The boy cringed in fear. They’d been spotted! He jumped up, ready to run.

The surprise was that when he jumped up; it was them that ran. The drow and the “half-elf” took to flight, saying something to the other two. With the grave robbers in full reverse, the boy rushed forward to where Ronthiel lay.

Only two of the robbers hadn’t run very far. Olga, with her monstrously huge belly, couldn’t run very fast or very far, anyway, so both she and her lover Beowin had stopped to look back. Even without the dancing lights, under the light of the full moon, they could see who he was.

“Wait! Isn’t that the satyr?” Beowin asked.

“I don’t know,” Olga replied, rubbing her vast belly hungrily with a dark smile, “but I’ve always got room for one more!”

The boy stopped just short of Ronthiel as Olga, a giantess of a woman, now came forward for him, her ponderous belly swaying back and forth with her every step. He did not know what to do. Should he run and leave Ronthiel, or stay and fight Olga with his knife?

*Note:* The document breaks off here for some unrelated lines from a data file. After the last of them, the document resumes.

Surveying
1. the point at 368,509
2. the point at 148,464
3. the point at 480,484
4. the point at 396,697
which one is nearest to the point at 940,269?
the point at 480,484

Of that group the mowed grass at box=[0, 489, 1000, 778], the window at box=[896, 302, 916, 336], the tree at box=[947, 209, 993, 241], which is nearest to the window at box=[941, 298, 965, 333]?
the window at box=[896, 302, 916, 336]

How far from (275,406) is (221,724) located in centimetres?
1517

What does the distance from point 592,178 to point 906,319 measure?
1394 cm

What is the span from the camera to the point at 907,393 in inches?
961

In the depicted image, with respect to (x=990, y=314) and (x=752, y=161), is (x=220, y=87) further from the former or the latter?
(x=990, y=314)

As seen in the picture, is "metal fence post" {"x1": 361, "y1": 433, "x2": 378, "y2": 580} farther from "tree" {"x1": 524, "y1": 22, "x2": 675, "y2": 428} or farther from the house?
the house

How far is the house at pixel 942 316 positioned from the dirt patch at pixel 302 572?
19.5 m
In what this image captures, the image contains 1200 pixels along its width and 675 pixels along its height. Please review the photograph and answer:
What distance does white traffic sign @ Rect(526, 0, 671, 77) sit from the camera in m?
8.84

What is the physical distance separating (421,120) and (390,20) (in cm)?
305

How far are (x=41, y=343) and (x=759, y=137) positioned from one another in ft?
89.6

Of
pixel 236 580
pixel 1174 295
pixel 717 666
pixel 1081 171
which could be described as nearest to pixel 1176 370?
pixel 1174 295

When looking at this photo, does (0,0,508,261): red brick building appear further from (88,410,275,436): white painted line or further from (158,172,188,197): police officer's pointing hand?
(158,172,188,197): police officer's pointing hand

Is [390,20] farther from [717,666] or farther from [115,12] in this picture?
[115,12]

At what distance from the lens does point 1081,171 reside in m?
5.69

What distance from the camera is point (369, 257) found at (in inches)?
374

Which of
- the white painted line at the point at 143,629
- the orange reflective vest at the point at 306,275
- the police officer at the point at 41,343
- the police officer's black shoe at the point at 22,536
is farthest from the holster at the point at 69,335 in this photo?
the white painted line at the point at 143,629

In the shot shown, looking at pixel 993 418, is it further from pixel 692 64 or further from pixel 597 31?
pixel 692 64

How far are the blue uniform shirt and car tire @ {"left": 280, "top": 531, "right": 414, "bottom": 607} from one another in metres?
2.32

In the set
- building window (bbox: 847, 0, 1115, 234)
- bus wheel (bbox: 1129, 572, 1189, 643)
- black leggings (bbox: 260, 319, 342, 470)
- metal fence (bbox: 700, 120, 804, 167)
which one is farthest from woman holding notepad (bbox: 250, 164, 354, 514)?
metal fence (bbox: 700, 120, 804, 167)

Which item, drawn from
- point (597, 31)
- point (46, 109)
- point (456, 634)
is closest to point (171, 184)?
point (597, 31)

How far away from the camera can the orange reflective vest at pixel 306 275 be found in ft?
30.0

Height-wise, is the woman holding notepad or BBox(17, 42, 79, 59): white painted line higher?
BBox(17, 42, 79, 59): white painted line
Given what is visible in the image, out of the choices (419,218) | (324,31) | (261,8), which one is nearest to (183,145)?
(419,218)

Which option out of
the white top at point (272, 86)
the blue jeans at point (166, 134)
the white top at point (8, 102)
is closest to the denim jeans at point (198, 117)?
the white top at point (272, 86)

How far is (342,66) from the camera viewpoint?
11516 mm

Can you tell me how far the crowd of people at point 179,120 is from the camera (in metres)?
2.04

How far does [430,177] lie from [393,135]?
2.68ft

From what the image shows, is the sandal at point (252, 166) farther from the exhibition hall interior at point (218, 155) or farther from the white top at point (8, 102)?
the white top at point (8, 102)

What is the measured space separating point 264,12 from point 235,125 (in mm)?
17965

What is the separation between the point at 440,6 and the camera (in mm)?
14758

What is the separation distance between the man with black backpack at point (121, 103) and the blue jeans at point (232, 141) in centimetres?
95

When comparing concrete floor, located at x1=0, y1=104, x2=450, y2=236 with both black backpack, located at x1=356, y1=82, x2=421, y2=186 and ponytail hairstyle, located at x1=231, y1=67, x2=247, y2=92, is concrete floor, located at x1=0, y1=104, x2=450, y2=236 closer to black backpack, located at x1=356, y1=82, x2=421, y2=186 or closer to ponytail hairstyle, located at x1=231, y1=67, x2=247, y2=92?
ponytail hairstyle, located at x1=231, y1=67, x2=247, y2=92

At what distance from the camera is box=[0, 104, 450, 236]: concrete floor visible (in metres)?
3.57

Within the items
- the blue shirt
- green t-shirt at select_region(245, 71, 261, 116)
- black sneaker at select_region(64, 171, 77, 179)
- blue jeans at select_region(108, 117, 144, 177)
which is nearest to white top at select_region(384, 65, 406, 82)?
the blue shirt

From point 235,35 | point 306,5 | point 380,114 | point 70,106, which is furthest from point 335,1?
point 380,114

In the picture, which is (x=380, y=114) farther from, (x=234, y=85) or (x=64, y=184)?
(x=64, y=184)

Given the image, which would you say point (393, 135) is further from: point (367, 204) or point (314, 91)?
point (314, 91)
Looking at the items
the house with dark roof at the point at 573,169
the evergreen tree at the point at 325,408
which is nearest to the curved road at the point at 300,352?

Fortunately, he did not have to make the decision. The huge bellied ogress stopped dead in her tracks then, looking past him, her mouth wide open in surprise, and her eyes popping out in fear. Beowin was doing the same.

Leradien had risen up behind him. They took one look at the red-eyed drider and they took to their heels again, this time for good.

The boy took advantage of that to reach Ronthiel. He wanted to wake him up and get him out of here, but the elf boy didn’t move. Ronthiel lay still as death.

“Help me, Leradien!”

“I’m not helping you with him,” she flatly refused. “He’s an elf!”

“But he’s a friend of mine!”

“I don’t care who he is. I’m not helping an elf!”

“But you’ve got to help him!”

“Why would I help an elf? You think he’d help me?”

“I can’t carry him by myself. It’s too far.”

“That’s not reason enough for me to do so,” she said. “If you want me to help him, you need to give me a reason to.”

“What reason do you need?”

“You know what I want.”

He knew she meant she wanted to capture him, though she didn’t say it. She didn’t have to.

Since she wasn’t offering to explain, he guessed that’s what she meant. Only now her eerie, hauntingly beautiful red eyes weren’t looking at him at all. Leradien was looking past him and in the direction the other four had left as if seeing something.

“Run!” she suddenly said.

What? Run? Run where? And from what?

The boy looked in the direction she was looking in. Something was indeed coming at them in dark; coming hard, fast, silent and deadly. Was it a wolf?

As fast as lightning, Leradien scooped him up with one arm and Ronthiel off the ground with the other. She was moving back the other way–and fast–and she was even stronger than he thought, holding them each by just one hand. And it was all done by her in one movement; full speed. In the next instant, they were racing through the trees like the wind.

The boy fearfully looked back to see what terrible thing was chasing after them that could possibly make a drider run. It was still there, right behind them, and–no-it wasn’t a wolf.

“Ride on my back!” Leradien told him, swinging him up and back behind herself. “I have to free up a hand!”

The boy obeyed and mounted her backside to hang onto her and looked behind her again. And then he saw it for what it really was.

By El!

His eyes started open wide, and his heart leaped up in his throat. He wished that what he saw was a wolf, because what it really was, was far worse than that.